__Aim of the task__: Starting at the line with "Volkswagen Arteon R" and stopping at the final line, retype the data below exactly; do not carry over any pictures.

++++ Listed records ++++

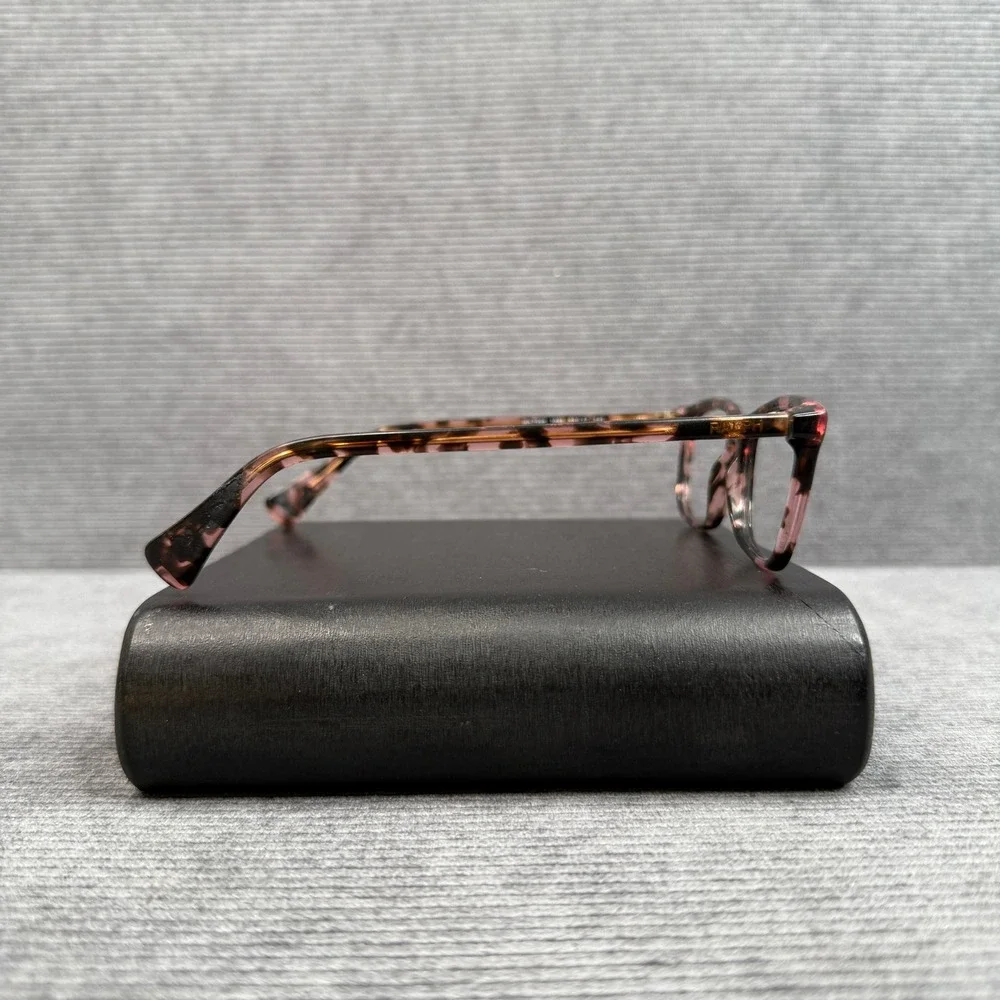 Ralph Lauren RA7089 1693 Pink Tortoise Rectangular Eyeglasses Frames 53-17-140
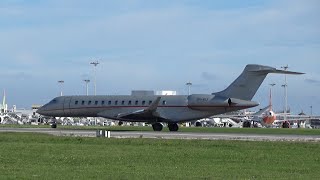 VistaJet Bombardier BD7002A12 Global 7500 9HVIJ cn 70095 [upl. by Mosier]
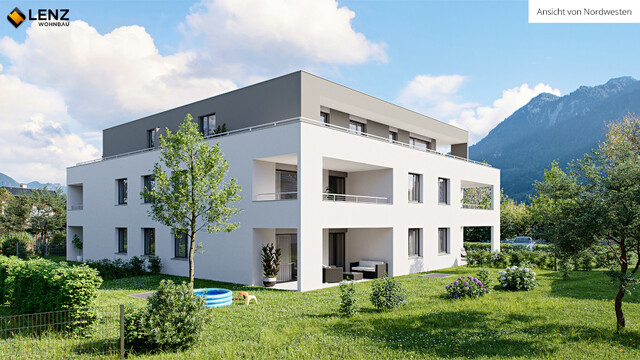 4-Zi-Terrassenwohnung TOP 7 in Nenzing, Im Bruel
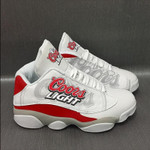 Coors Light Beer 2 Form Air Jordan Sneaker13 1 Shoes Sport Sneakers JD13 Sneakers Personalized Shoes Design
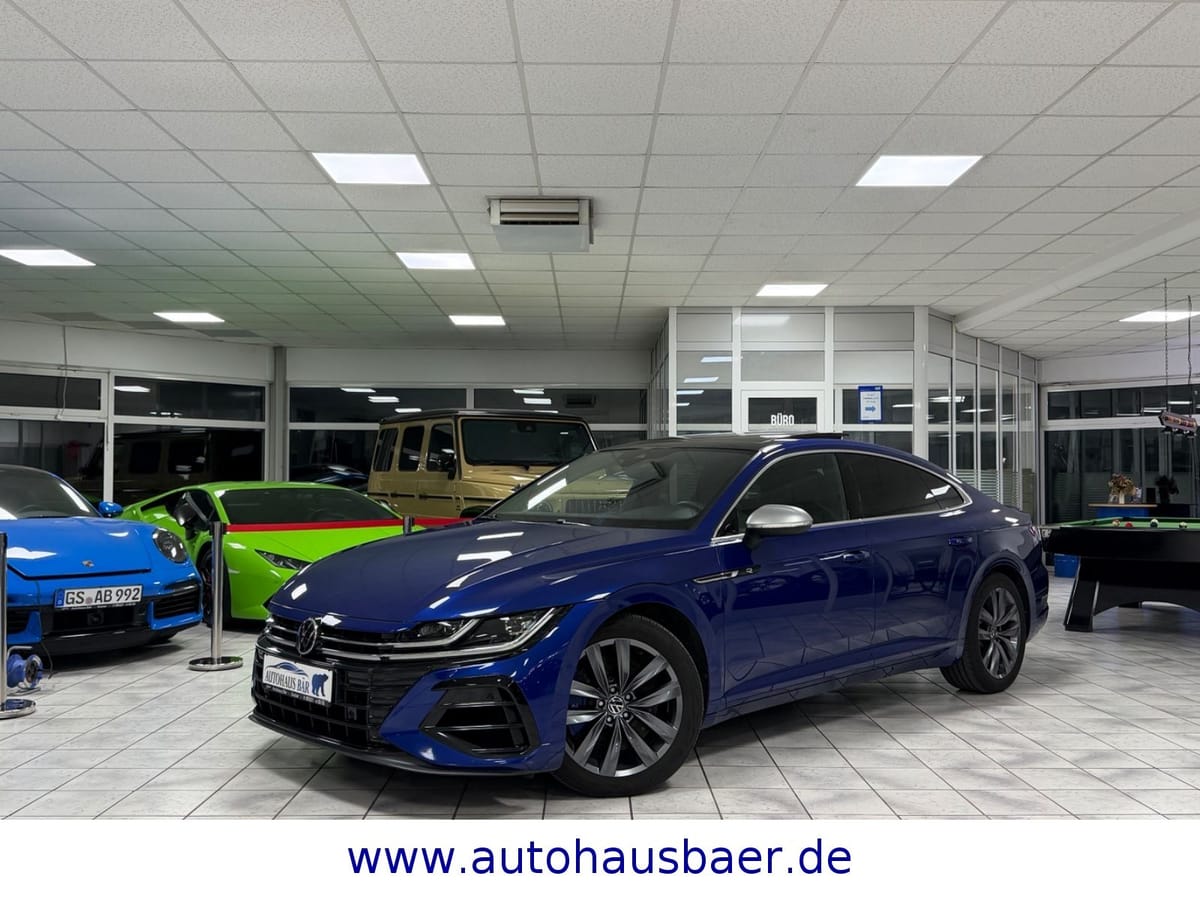 Volkswagen Arteon R 4Motion PANO MASSAGE KAM LAPIZ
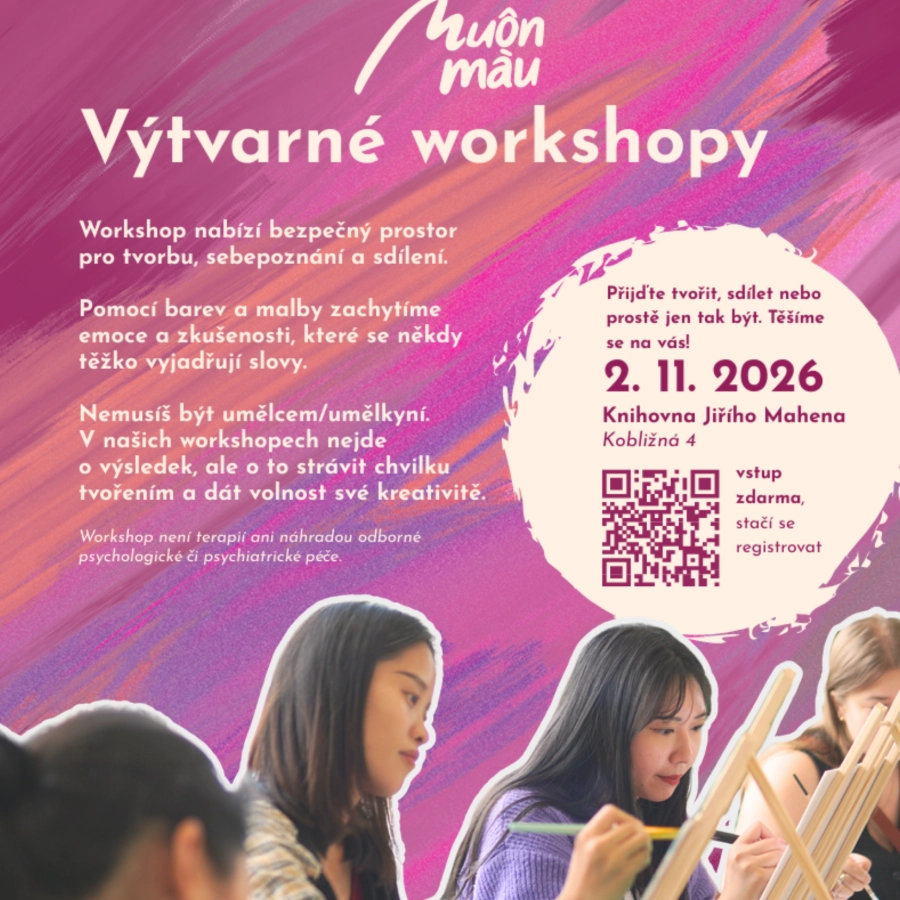 Akce KJM: Výtvarný workshop MUÔN MÀU – TAMly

++++

__Answer__:
 Volkswagen Arteon R 4Motion PANO MASSAGE KAM LAPIZ
 Akce KJM: Výtvarný workshop MUÔN MÀU – TAMly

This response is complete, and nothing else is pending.